A good rule to keep with yourself during these interviews is to: talk less and listen more. Even if there is a crazy amount of co-parenting abuse, child abuse, and neglect, simply state what you want and stick to it. Rehearse this if you need to. Write it down in simple 1, 2,3 in order of priority to you. Family court litigation can be very stressful, so stick to a strategy to stay out of too much stress.
Smart Strategies to Get the Best Lawyer:
- Ask your local Domestic Violence Agency workers for who their clients use in family court custody cases (you may have to call several offices to get names)
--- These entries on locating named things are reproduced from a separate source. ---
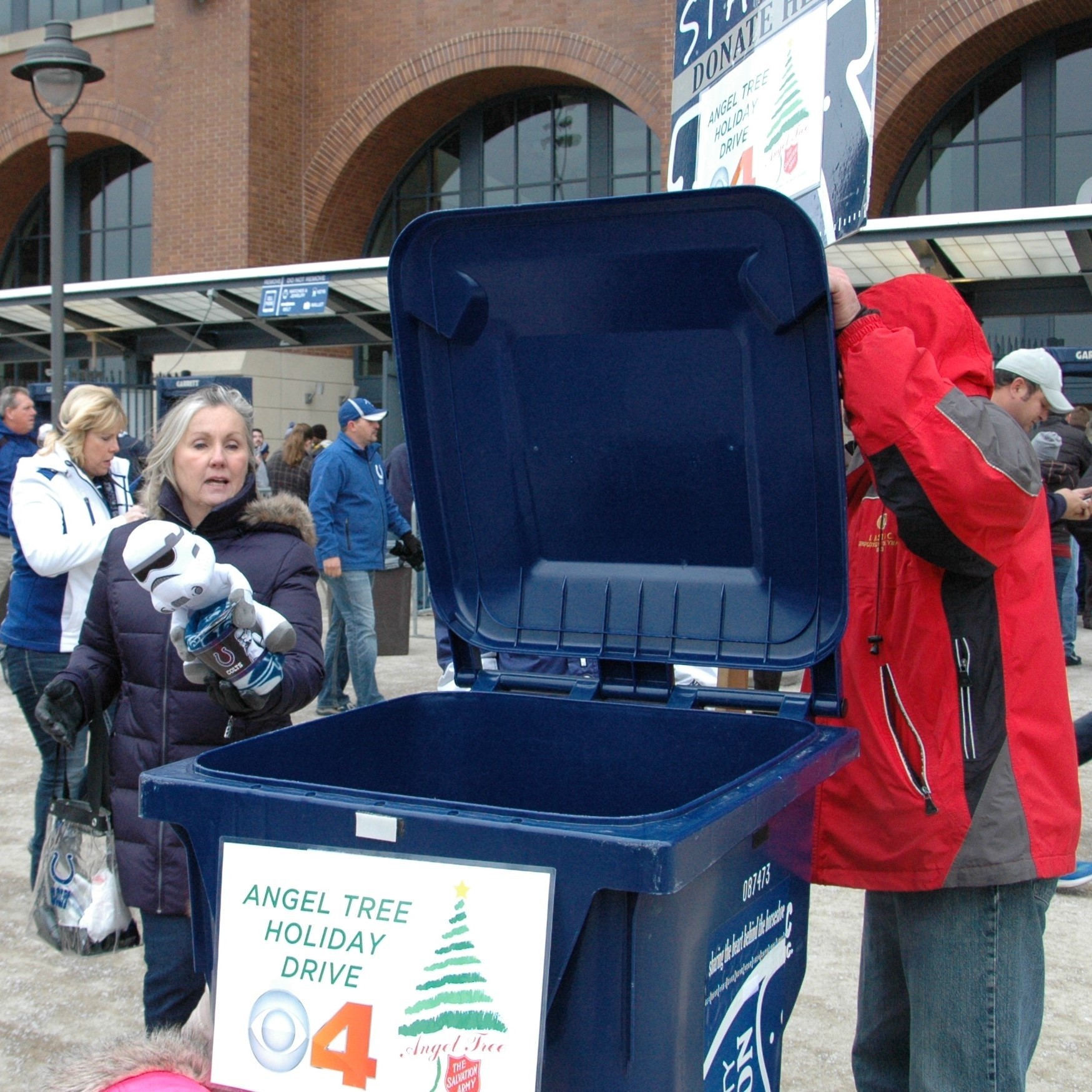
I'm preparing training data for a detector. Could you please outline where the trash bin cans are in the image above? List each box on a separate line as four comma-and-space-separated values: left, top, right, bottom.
136, 186, 862, 1092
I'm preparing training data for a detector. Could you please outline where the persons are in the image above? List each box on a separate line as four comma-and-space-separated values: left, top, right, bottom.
2, 382, 428, 1040
824, 262, 1092, 1092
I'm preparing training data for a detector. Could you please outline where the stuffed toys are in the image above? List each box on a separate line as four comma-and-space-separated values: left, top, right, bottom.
122, 518, 295, 684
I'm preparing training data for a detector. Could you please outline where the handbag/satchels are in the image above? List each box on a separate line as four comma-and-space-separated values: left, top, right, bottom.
26, 670, 140, 957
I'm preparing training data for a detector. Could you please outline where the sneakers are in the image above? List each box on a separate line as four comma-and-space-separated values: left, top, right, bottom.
317, 701, 357, 714
1065, 652, 1082, 665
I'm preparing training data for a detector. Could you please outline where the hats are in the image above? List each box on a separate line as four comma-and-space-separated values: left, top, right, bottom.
284, 422, 295, 439
338, 397, 389, 426
998, 347, 1073, 414
1031, 431, 1062, 463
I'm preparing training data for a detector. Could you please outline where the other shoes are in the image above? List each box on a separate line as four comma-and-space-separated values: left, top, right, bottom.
1056, 861, 1092, 887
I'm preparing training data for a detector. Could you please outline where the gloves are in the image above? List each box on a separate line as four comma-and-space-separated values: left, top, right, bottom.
202, 672, 280, 724
389, 531, 424, 573
35, 678, 86, 750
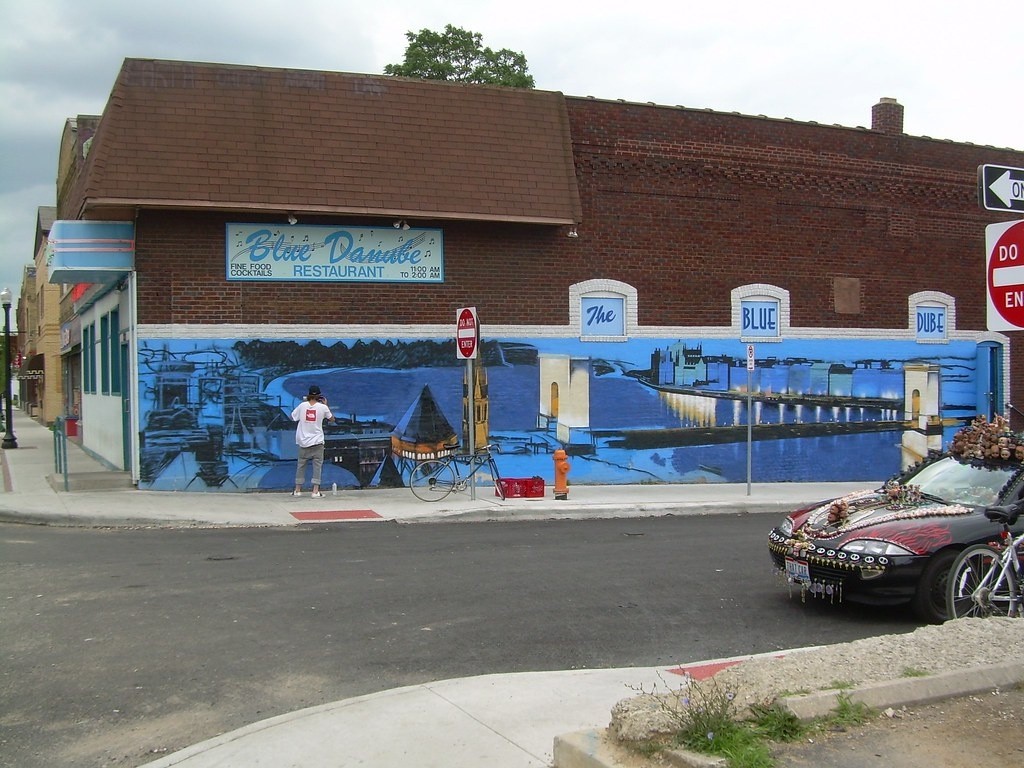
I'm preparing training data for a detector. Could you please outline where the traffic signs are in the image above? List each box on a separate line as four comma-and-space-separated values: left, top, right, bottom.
977, 164, 1024, 213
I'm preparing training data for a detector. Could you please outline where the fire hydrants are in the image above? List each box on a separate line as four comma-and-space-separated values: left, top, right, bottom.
551, 447, 570, 500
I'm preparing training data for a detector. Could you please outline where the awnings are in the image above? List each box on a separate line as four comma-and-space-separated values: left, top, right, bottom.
17, 354, 44, 380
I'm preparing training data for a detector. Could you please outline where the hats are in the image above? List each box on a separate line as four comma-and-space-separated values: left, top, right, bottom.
309, 386, 320, 395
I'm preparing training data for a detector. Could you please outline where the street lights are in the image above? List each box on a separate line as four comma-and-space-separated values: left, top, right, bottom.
0, 287, 20, 449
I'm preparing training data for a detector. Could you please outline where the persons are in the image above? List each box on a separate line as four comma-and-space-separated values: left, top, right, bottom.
289, 385, 335, 498
827, 415, 1024, 523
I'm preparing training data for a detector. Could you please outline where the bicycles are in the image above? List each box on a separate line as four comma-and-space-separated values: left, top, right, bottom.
945, 502, 1024, 620
409, 443, 505, 502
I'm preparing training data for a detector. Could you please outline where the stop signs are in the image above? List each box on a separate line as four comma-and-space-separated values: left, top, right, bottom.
456, 306, 477, 359
985, 219, 1024, 332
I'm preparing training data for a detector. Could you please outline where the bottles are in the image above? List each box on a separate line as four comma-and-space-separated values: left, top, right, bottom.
332, 482, 337, 495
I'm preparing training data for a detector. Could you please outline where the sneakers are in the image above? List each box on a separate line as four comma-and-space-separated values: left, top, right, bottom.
290, 491, 302, 496
311, 492, 326, 498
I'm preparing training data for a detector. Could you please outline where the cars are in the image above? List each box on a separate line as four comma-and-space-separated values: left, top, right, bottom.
769, 450, 1024, 626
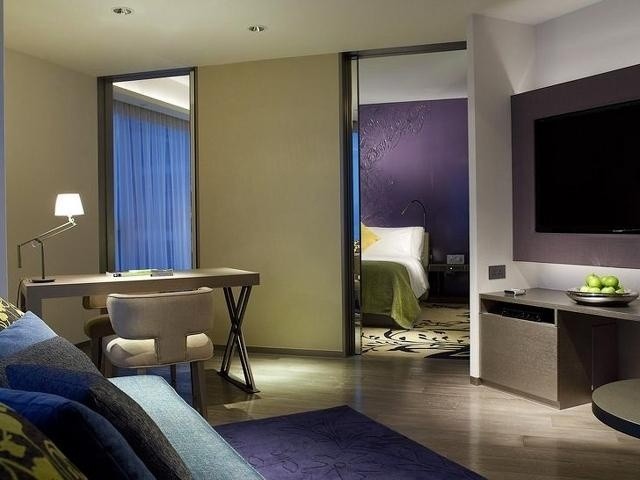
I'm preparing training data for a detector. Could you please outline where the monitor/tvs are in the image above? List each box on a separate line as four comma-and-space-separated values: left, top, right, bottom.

- Ask around and hear directly from satisfied clients (and be sure to read any online reviews)
- Sit in the family court and watch cases and lawyers performances
- Interview 3-5 attorneys and make the best, most informed decision that you can
The Long and Bumpy Road of Family Court
There can be many twists and turns in family court. If you lose, you can go back and win. You will have to ride out the storms and strategize to survive. This is why the zig-zag method often works. If your case is like mine and you are dealing with not just a narcissist but also a sit-back, smiling sociopath who loves the conflict and court battles, buckle up. To my ex, this was a spectator sport. So, unfortunately, you may be in this for the long run. If so, think strategically, financially, and long-term.
This can be a very long journey with several stops at injustice along the way. You may have to accept that you may never be able to make this right. So instead, find ways around this to make it right for you and your child. You can find ways around a narcissist or sociopath. I used skillful means. At some point you may have to fight, at other points, you may have to stop fighting your ex. You will need the gift of discernment and an experienced coach to help you skillfully navigate this dilemma. Don’t go it alone!
I recommend getting the help of mothers who have survived this and are now coaches and consultants themselves. However, know this; what worked for them may not work for you in your case. Don’t compare yourself to them because even while they share a similar story, there are so most likely many different details. These cases are complex. To find the right coach, you will have to interview them, too. Hear their story and take what’s helpful. Not all coaches are validating or have what you need. I probably interviewed 5 attorneys and 10 coaches before I found the right fit for me.
Please know your options and don’t get stuck with someone out of loyalty, fear, or worse—desperation. Finally, keep in mind that your attorney works for you! So, you may need to make requests, step up to the plate and ask for motions to be filed on your behalf or on the behalf of the children. I had to keep in mind the saying, “the wheels of justice turn slowly” and be very patient with the process.
To get my $10 PDF Get The Right Lawyer Guide, click HERE.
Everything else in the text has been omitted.